● **Serie di compiti**
**a.** Indichi se ciascuna delle seguenti affermazioni concorda con l'estratto sulle spese di giudizio, rispondendo sì o no e citando testualmente le parole decisive: (i) l'annullamento dell'atto in corso di causa comporta automaticamente la condanna alle spese del resistente; (ii) la giurisprudenza ha talvolta condannato alla rifusione delle spese del contribuente quando l'Amministrazione finanziaria annulla il provvedimento impugnato durante il giudizio; (iii) le spese possono, se del caso, essere compensate.
**b.** Trascriva nuovamente un passo dell'estratto sulle spese di giudizio, scambiando "controversia" con "lite": inizi dalle parole "È stato precisato" e si fermi dopo "sent. n. 19947).".
**c.** Prosegua l'estratto sulla condanna alle spese nel contenzioso tributario a partire dal punto in cui termina.

È stato precisato che, proprio in virtù dell’obbligo di effettuare il menzionato “giudizio virtuale” sull’esito della controversia, non vi può essere automatismo tra annullamento dell’atto in corso di causa e condanna alle spese del resistente, posto che, se del caso, vi può essere la compensazione di queste ultime (Cass., 21 settembre 2010, sent. n. 19947).
La giurisprudenza ha talvolta disposto la condanna alla rifusione delle spese sostenute dal contribuente nel caso in cui l’Amministrazione finanziaria annulli, nel corso del giudizio, il provvedimento impugnato.

● **Voci del materiale**
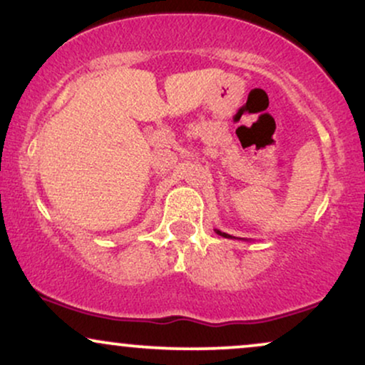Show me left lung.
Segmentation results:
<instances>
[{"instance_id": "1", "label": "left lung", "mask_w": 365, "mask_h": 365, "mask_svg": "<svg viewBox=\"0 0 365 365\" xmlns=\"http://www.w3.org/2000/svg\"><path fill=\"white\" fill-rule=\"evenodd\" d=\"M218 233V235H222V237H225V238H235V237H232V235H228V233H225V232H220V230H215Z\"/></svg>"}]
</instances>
...
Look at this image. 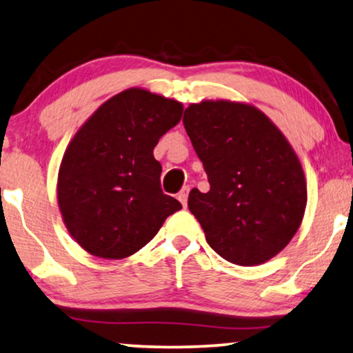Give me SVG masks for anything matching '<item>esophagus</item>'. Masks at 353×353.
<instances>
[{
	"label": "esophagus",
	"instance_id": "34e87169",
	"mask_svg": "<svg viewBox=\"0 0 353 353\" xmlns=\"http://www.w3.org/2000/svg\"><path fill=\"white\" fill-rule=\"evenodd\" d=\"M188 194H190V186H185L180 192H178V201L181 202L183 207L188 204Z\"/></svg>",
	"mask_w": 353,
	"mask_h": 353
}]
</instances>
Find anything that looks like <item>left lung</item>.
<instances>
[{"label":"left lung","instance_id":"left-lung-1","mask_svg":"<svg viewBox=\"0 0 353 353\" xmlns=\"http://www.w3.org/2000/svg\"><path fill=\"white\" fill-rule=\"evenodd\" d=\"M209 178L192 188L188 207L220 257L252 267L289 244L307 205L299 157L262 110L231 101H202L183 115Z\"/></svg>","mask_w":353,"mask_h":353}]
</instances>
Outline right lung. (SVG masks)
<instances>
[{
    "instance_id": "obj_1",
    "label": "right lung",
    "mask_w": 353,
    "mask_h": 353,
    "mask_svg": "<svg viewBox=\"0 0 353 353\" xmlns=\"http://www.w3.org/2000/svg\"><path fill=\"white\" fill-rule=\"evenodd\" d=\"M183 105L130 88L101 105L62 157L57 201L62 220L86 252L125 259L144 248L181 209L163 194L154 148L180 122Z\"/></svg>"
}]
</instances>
==
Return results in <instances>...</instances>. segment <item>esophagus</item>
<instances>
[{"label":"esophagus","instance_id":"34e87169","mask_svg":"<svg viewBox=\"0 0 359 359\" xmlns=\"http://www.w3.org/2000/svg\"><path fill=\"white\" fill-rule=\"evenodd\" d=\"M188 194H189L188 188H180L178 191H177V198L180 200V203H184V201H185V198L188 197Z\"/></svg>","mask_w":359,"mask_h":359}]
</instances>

● **Risultati per compito**
**a.**
(i) No: «non vi può essere automatismo tra annullamento dell’atto in corso di causa e condanna alle spese del resistente»
(ii) Sì: «La giurisprudenza ha talvolta disposto la condanna alla rifusione delle spese sostenute dal contribuente nel caso in cui l’Amministrazione finanziaria annulli, nel corso del giudizio, il provvedimento impugnato»
(iii) Sì: «se del caso, vi può essere la compensazione di queste ultime»

**b.**
È stato precisato che, proprio in virtù dell’obbligo di effettuare il menzionato “giudizio virtuale” sull’esito della lite, non vi può essere automatismo tra annullamento dell’atto in corso di causa e condanna alle spese del resistente, posto che, se del caso, vi può essere la compensazione di queste ultime (Cass., 21 settembre 2010, sent. n. 19947).

**c.**
Nel processo tributario, alla cessazione della materia del contendere per annullamento dell’atto in sede di autotutela non consegue necessariamente la condanna alle spese secondo la regola della soccombenza virtuale, qualora l’annullamento non consegua ad una manifesta illegittimità del provvedimento impugnato sussistente sin dal momento della sua emanazione, quanto, piuttosto, alla complessità della materia in seguito chiarita da apposita norma interpretativa. In tal caso, infatti, l’intervento in autotutela integra l’ipotesi di un comportamento processuale conforme al principio di lealtà, che può essere premiato con la compensazione delle spese (Cass., 13 aprile 2016, sent. n. 7273).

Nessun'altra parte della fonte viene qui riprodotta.